§ **PROBLEMS TO SOLVE**:
(1) In the case summary, what was the Payitem Bible?
(2) Write the next part of the case summary, following on from its final sentence.

2024 WIPO IP Judges Forum Informal Case Summary – Court of Appeal of Singapore [2020]: I-Admin (Singapore) Pte Ltd v Hong Ying Ting and others [2020] SGCA 32

This is an informal case summary prepared for the purposes of facilitating exchange during the 2024 WIPO IP Judges Forum.

 

Session 3: Confidential Information and Trade Secrets

 

Court of Appeal of Singapore [2020]: I-Admin (Singapore) Pte Ltd v Hong Ying Ting and others [2020] SGCA 32

 

Date of judgment: April 6, 2020

Issuing authority: Court of Appeal of Singapore

Level of the issuing authority: Appellate Instance

Type of procedure: Judicial (Civil)

Subject matter: Undisclosed Information (Trade Secrets); Enforcement of IP and Related Laws

Appellant: I-Admin (Singapore) Pte Ltd

Respondents: Hong Ying Ting; Liu Jia Wei; Nice Payroll Pte Ltd; Li Yong

Keywords: Breach of confidence

 

Basic facts: The appellant was a company that was in the business of, inter alia, payroll processing services.  The first respondent was an employee of the appellant. However, he found the appellant’s payroll software to be inadequate and discussed creating an alternative payroll software with the second respondent.  The pair embarked on a personal venture to do so. After some time, the fourth respondent expressed a desire to invest in the pair’s efforts.  The third respondent was incorporated to assist in this venture.  The first and second respondents subsequently resigned from the appellant to work for the third respondent.

 

The appellant eventually came across the third respondent’s website, which advertised payroll systems.  After some investigation, the appellant sued the respondents for infringement of copyright and breach of confidence.  The first and second respondents subsequently deleted several files from a laptop and server, which were forensically recovered.  The appellant also came to learn that the first and second respondents had circulated the appellant’s materials in a number of e-mails.  These materials included the appellant’s Payitem Bible, which was the appellant’s database of all possible payitems that could be included in client payslips for its Singapore customers.

 

The appellant alleged that the first and second respondents had conspired to start a competing payroll business, had accessed and downloaded the appellant’s confidential material, and then used this material in the course of developing the third respondent’s business.

 

The appellant alleged that there were four incidents that constituted a breach of confidence: (a) that the third respondent used the appellant’s confidential materials to develop its own source codes, systems and client materials; (b) the third respondent had used a copy of the appellant’s payroll system to generate the third respondent’s internal payroll reports; (c) the first respondent had used confidential log-in credentials to log onto the appellant’s platform, which allowed him to access some of the functionalities of the appellant’s live system; and (d) the first and second respondents had used the appellant’s confidential information to inform several of the appellant’s clients that they had come into possession of the clients’ confidential data.

 

Held: The Court of Appeal of Singapore held that there was a breach of confidence.

 

Relevant holdings in relation to confidential information and trade secrets:

 

Under the existing framework, a plaintiff had to establish the following elements for his claim for breach of confidence to succeed:

a) that the information is confidential in nature;

b) that it was imparted in circumstances of confidence; and

c) that it was used without authorization and to the detriment of the plaintiff.

 

The law of confidence seeks to protect two distinct interests.  First, the “Wrongful Gain” interest.  This refers to the plaintiff’s interest in preventing wrongful gain or profit from its confidential information.  Second, the “Wrongful Loss” interest.  This refers to the loss occasioned to the plaintiff whose information has lost its confidential character or had that character threatened by the unconscionable acts of a defendant.

§ **DATASET SECTION**:
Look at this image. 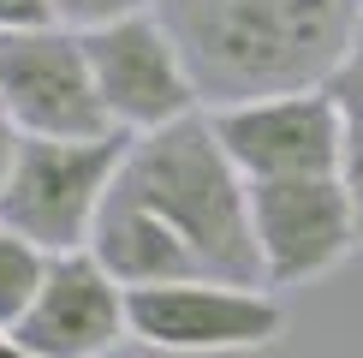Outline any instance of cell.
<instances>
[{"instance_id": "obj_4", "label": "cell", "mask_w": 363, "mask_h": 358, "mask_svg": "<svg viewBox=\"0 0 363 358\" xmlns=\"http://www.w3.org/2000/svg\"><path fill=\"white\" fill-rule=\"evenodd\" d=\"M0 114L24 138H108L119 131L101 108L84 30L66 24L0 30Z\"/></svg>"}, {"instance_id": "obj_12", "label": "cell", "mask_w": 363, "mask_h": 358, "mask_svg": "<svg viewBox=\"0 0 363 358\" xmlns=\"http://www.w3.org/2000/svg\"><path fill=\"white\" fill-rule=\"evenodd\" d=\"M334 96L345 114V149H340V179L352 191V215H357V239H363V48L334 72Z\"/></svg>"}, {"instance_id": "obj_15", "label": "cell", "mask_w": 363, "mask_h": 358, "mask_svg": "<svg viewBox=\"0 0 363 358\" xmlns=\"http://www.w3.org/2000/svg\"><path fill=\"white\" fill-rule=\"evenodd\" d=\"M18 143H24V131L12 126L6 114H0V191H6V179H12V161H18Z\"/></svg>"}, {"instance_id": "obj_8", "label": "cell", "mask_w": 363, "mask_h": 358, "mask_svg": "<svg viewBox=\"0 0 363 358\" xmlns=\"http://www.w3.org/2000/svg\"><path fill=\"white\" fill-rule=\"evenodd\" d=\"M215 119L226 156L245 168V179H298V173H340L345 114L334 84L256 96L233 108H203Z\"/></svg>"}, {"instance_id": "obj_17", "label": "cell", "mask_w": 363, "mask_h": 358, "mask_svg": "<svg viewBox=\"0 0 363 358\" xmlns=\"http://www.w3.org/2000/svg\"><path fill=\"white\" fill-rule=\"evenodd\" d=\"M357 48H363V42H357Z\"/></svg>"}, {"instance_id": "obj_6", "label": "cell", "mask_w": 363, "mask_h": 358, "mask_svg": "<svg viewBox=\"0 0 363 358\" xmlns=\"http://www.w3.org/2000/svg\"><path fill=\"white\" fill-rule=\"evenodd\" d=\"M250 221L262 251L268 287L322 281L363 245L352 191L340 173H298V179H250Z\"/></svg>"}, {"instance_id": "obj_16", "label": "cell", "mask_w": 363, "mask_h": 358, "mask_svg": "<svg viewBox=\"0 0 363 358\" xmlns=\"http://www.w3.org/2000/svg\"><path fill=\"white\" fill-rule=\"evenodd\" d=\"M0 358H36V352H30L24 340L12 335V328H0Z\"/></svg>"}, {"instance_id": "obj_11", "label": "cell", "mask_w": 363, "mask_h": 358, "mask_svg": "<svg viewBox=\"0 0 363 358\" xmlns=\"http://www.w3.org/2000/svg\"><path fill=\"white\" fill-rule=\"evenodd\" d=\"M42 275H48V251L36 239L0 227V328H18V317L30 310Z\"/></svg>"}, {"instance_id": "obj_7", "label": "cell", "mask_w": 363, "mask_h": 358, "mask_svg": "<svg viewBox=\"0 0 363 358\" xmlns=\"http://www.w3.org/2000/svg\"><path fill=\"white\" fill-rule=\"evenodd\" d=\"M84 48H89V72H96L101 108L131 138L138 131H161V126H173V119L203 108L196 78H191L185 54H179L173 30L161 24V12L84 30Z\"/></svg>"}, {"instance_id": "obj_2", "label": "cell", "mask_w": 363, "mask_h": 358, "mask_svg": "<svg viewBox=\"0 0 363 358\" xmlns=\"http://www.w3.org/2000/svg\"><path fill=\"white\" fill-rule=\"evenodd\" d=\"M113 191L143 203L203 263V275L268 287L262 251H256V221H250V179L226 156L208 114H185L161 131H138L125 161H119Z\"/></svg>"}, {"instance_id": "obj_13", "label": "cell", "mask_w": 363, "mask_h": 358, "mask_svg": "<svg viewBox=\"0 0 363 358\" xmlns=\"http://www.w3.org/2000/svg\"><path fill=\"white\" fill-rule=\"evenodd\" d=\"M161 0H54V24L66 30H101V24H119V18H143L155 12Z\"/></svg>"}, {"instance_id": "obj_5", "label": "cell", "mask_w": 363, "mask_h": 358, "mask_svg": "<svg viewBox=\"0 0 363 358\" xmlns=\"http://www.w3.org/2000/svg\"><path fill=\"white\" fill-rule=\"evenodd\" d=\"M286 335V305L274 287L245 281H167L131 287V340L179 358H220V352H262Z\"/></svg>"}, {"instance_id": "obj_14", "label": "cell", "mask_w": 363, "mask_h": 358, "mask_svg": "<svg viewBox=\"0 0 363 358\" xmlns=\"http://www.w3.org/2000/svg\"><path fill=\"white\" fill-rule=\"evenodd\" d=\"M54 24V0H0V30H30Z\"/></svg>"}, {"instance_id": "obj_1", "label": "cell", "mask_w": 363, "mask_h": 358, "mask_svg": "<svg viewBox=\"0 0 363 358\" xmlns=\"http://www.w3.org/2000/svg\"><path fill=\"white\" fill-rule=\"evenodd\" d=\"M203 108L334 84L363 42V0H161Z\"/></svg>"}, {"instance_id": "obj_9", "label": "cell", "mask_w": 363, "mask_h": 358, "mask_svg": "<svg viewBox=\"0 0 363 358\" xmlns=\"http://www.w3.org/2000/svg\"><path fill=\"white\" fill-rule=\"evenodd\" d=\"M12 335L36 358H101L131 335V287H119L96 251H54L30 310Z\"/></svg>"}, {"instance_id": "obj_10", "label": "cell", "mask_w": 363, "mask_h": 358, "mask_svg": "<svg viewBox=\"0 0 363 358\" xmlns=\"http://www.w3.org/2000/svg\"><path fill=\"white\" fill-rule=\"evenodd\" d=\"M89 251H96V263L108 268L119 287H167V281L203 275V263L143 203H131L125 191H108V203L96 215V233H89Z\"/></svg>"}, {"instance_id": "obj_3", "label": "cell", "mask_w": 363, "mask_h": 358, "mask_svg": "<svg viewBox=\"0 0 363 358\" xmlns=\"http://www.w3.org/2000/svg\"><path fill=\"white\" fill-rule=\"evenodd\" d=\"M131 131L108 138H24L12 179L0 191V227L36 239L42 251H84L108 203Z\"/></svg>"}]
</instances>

§ **ANSWERS FOR THE TASKS**:
(1) It was the appellant's database of all possible payitems that could be included in client payslips for its Singapore customers.

(2)
 

While the existing framework for a breach of confidence largely protected the wrongful gain interest, it did not always protect the wrongful loss interest.  This was due to the law’s requirement for a plaintiff to establish (a) the defendant’s unauthorized use and (b) the detriment suffered by the plaintiff.  For instance, while a defendant may not have directly profited from his use of the confidential material, his conscience would nonetheless have been affected since he had knowingly acquired and circulated the materials without consent.

 

This threat to the wrongful loss interest was magnified by the ease with which vast amounts of confidential information could be accessed, copied, and disseminated due to advances in modern technology.  Such dissemination could be done almost instantaneously, without the knowledge of the plaintiffs.

 

Thus, the existing framework under the law of confidence placed an undue focus on the wrongful gain interest at the expense of the wrongful loss interest.  Plaintiffs who only suffer a violation of their wrongful loss interest may not always be able to avail themselves to the various remedies that are typically ordered for a breach of confidence.  Further, the wrongful loss suffered may not always immediately translate into monetary terms or a quantifiable detriment.  This was yet another obstacle for plaintiffs who sought to vindicate their wrongful loss interest.

 

In light of the above difficulties, the Court of Appeal set out a modified approach for breach of confidence claims:

a) The court would first consider whether the information in question had the necessary quality of confidence about it.

b) The court would then consider whether the confidential information was imparted in circumstances importing an obligation of confidence.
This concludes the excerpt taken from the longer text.